- Genre: Drama
- Based on: Crime and Punishment by Fyodor Dostoevsky
- Written by: David Stevens
- Directed by: Joseph Sargent
- Starring: Patrick Dempsey Julie Delpy Ben Kingsley
- Music by: Stanislas Syrewicz
- Country of origin: United States
- Original language: English

Production
- Executive producer: Robert Halmi
- Producers: Howard Ellis Joseph Sargent
- Production location: Budapest
- Cinematography: Elemér Ragályi
- Editor: Ian Farr
- Running time: 120 minutes
- Production companies: Hallmark Entertainment NBC Studios

Original release
- Network: NBC
- Release: October 11, 1998

= Crime and Punishment (1998 film) =

Crime and Punishment is a 1998 American made-for-television drama film directed by Joseph Sargent and based on the 1866 novel by Fyodor Dostoyevsky.

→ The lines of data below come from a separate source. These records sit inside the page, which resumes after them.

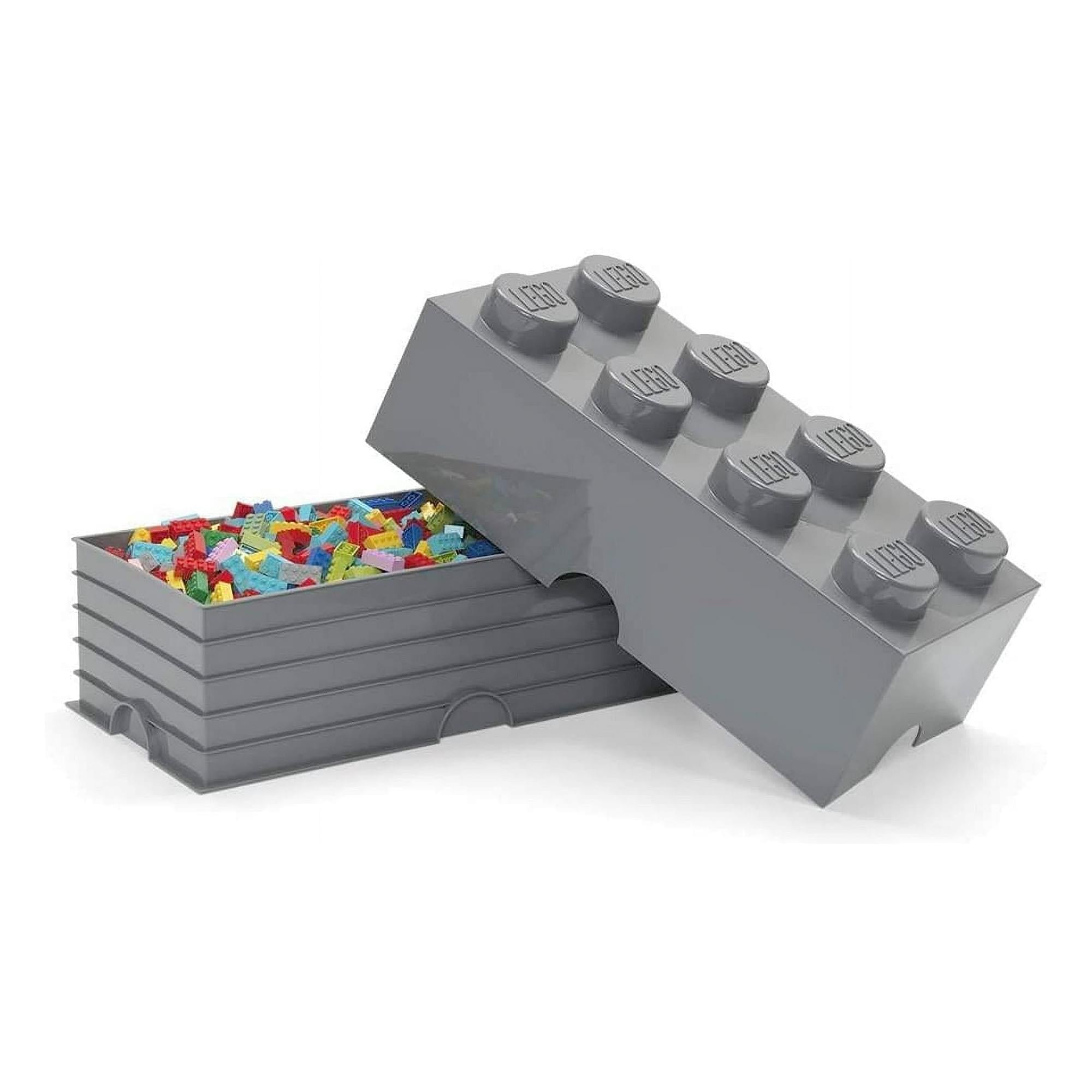Fun and Functional LEGO Storage Brick in Stone Grey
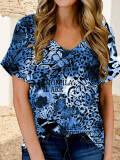 Butterfly Leopard Tie Dye Top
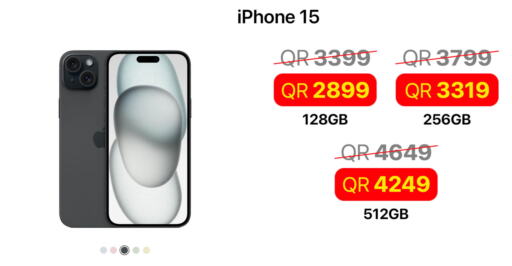 APPLE iPhone 15  in Starlink in Qatar - Doha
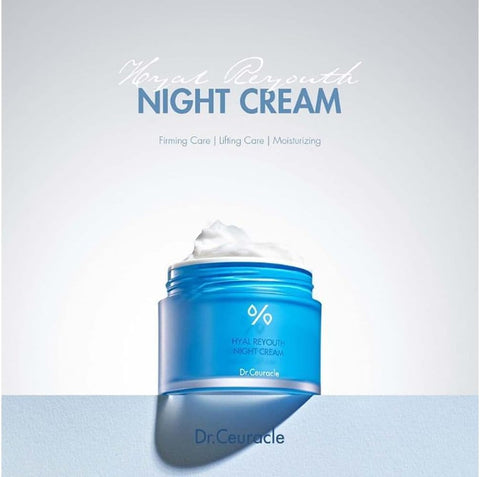 Dr.Ceuracle Hyal Reyouth Night Cream - 6-Hyaluronic Complex & Panthenol, 60g - Image 4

It stars Patrick Dempsey and Ben Kingsley.

==Plot==
A man is haunted by a murder he committed.

==Cast==
- Patrick Dempsey as Rodya Raskolnikov
- Ben Kingsley as Porfiry Petrovich
- Julie Delpy as Sonia Marmeladova
- Eddie Marsan as Dimitri Prokofyich
- Lili Horváth as Dounia Raskolnikova
- Richard Bremmer as Arkady Ivanovich
- Penny Downie as Katerina Marmeladova
- Maria Charles as Alena Ivanova
- Zoltán Gera as Praskovya Zarnitsyna

==Production==
Filming took place in Budapest, Hungary.

==Release==
===Home media===
The film was recut from 120 to 87 minutes in some European DVD releases (France, Spain).